In lines, dancing Le Tourbillion.
Dancing in a large circle. This is either Spanish Dance or Soldier’s Joy. I always get them confused since they start out similarly!
Lines of ladies and gentlemen dancing Gothic Dance.
Ladies passing under the “Gothic” arches!
Wondering what this odd scene is? This is one of the dance games in the German. You’ll have to forgive me for not remembering the names of them. In this one, a lady sat in the chair with a mirror and cloth. She could see the gentleman standing behind her in the mirror. She would wipe the mirror to dismiss them until she found one she wanted to dance with.
In this dance game, the lady presented one of the two gentlemen with a glass of “wine.” She then danced with the other gentleman.
For this dance game, the gentlemen were blindfolded (I was dancing as a gentleman…). We all stood in a circle with ladies in between gentlemen and then would begin to give hands, right then left, around the circle.

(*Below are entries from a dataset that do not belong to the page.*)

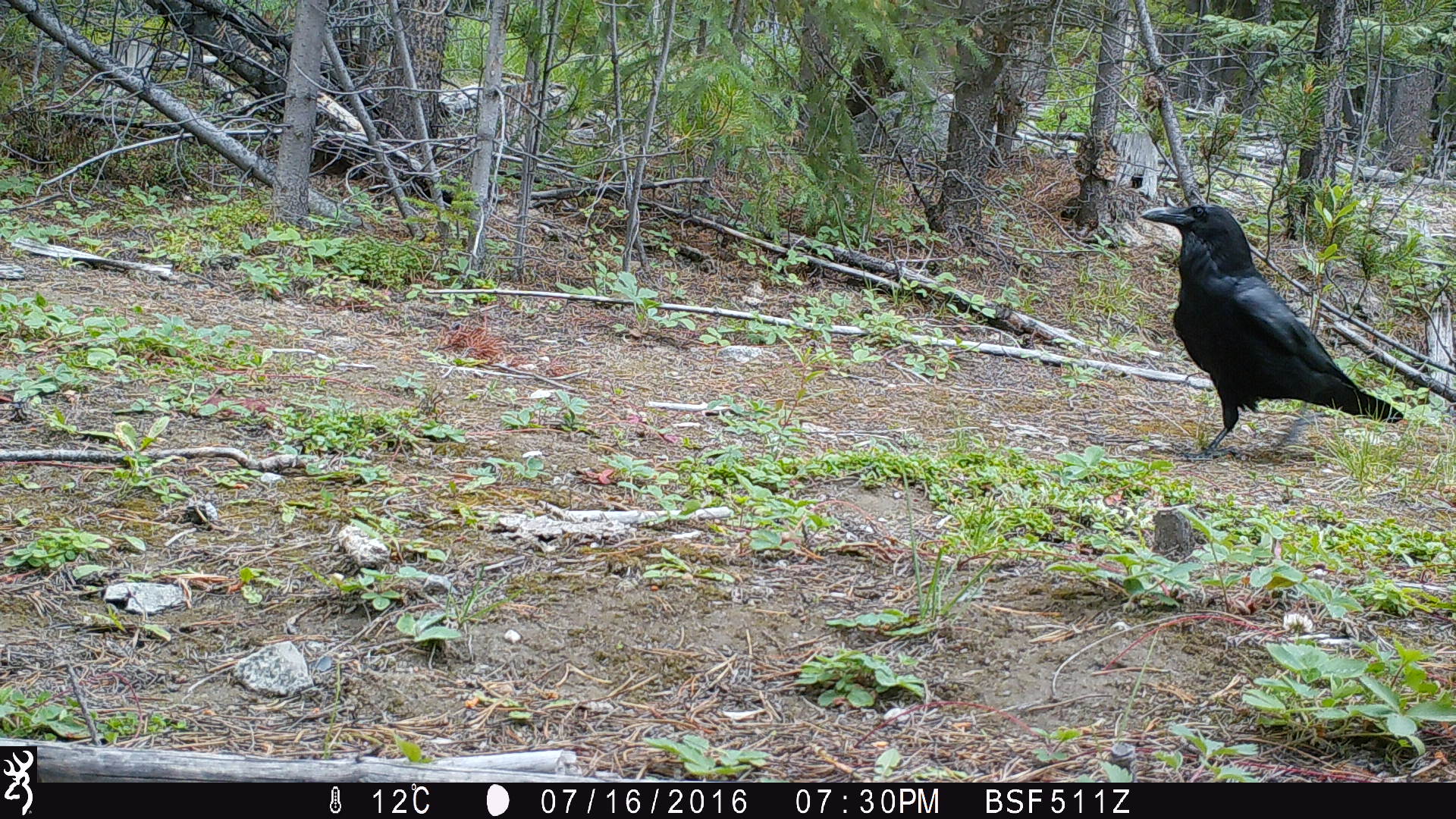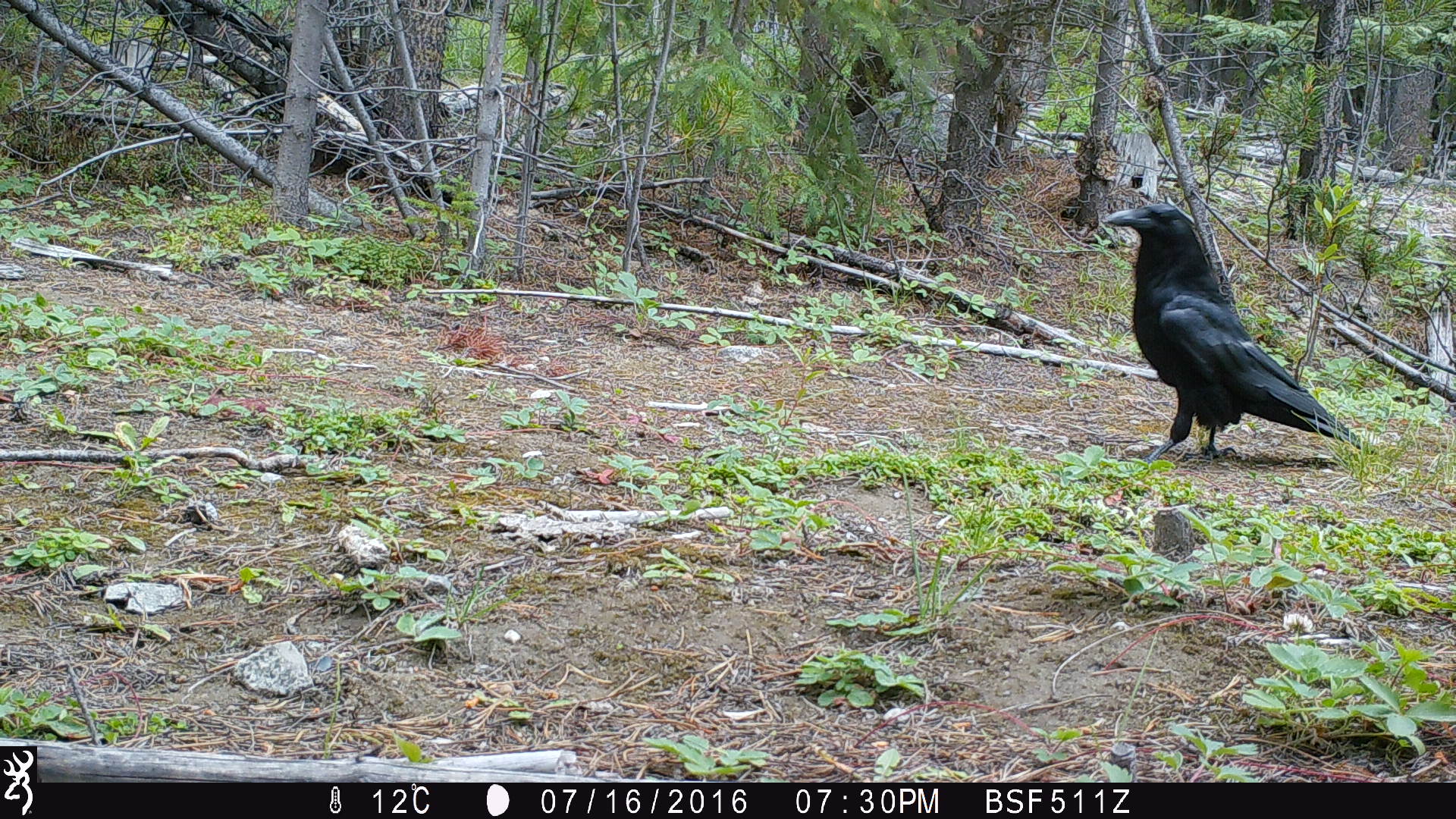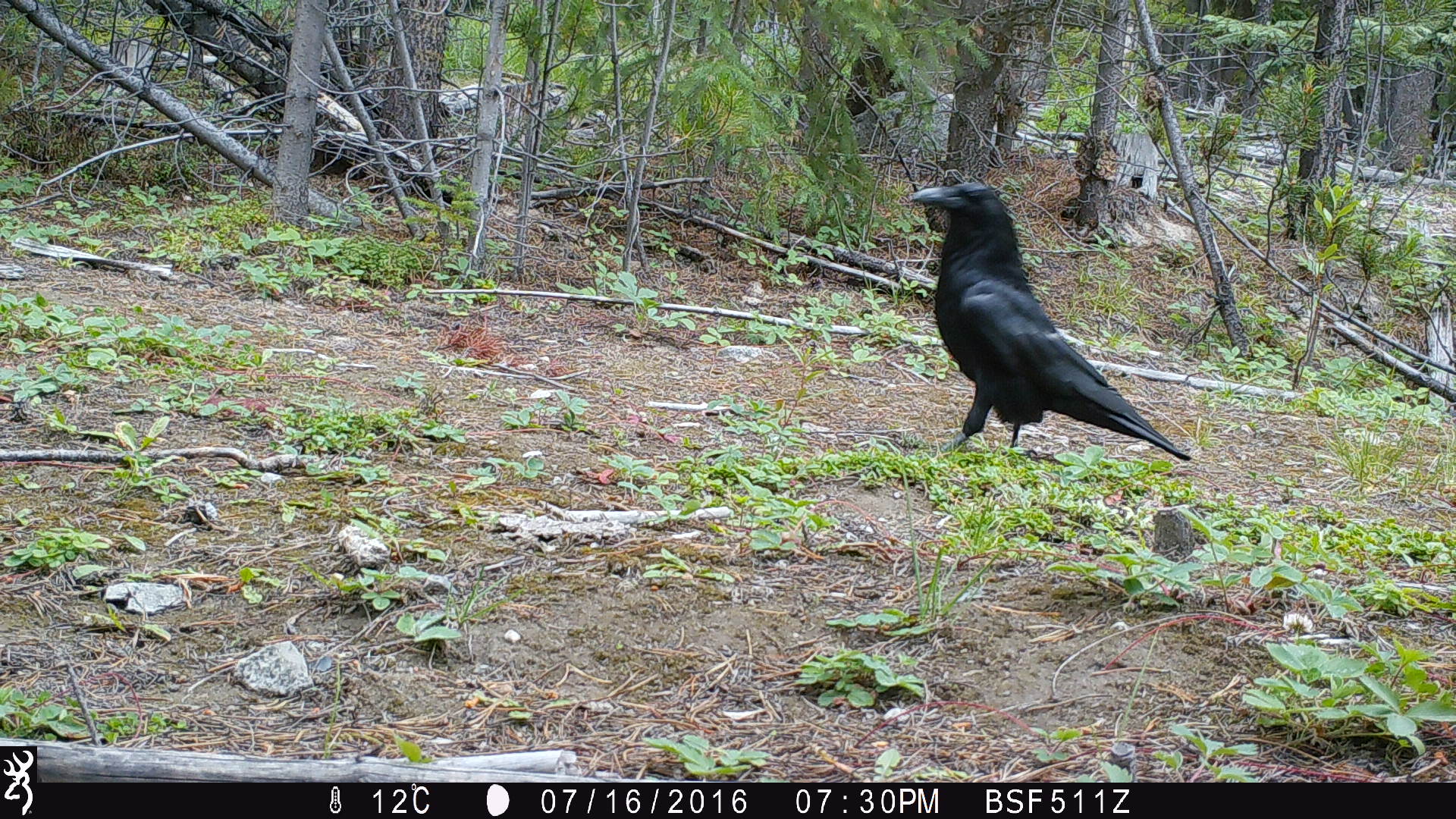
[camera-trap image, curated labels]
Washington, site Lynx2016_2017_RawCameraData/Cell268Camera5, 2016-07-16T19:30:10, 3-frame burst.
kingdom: Animalia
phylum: Chordata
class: Aves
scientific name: Aves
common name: birds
Aves (birds). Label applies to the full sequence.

Because the gentlemen were blindfolded the ladies had to be sure to catch their hands to keep them from wandering out of the circle. At the sound of a whistle, you would dance with the person whose hand you were holding. Something must have been mixed up, because two of us blindfolded “gentlemen” wound up dancing together, to the great amusement of all onlookers. Lucky for us we’re both proficient waltzers, and being blindfolded isn’t much of a challenge. People were quite impressed and amused.
Another dance game, with 5 each of ribbons, ladies, and gentlemen. Once the center of the ribbon was released each person found the person holding the other end of their ribbon and danced with them.
This dance game involves two people trying to capture one of the dancing couples in the sash. When they’ve caught someone they switch around so different people are the ones holding the sash. The people dancing have to try to dance away from capture.
It’s hard to see, but the couple with the plaid dress is holding a top hat. The object of this dance game is for the second couple to dance close enough to the couple with the top hat to drop a glove into it. When that happens then the couple with glove becomes the couple with the hat. Only dancing, not running, is allowed to elude the couple with the glove.

All in all a fun and energetic day and night of dancing, especially with the German that was directly after the ball. I hope you enjoyed these.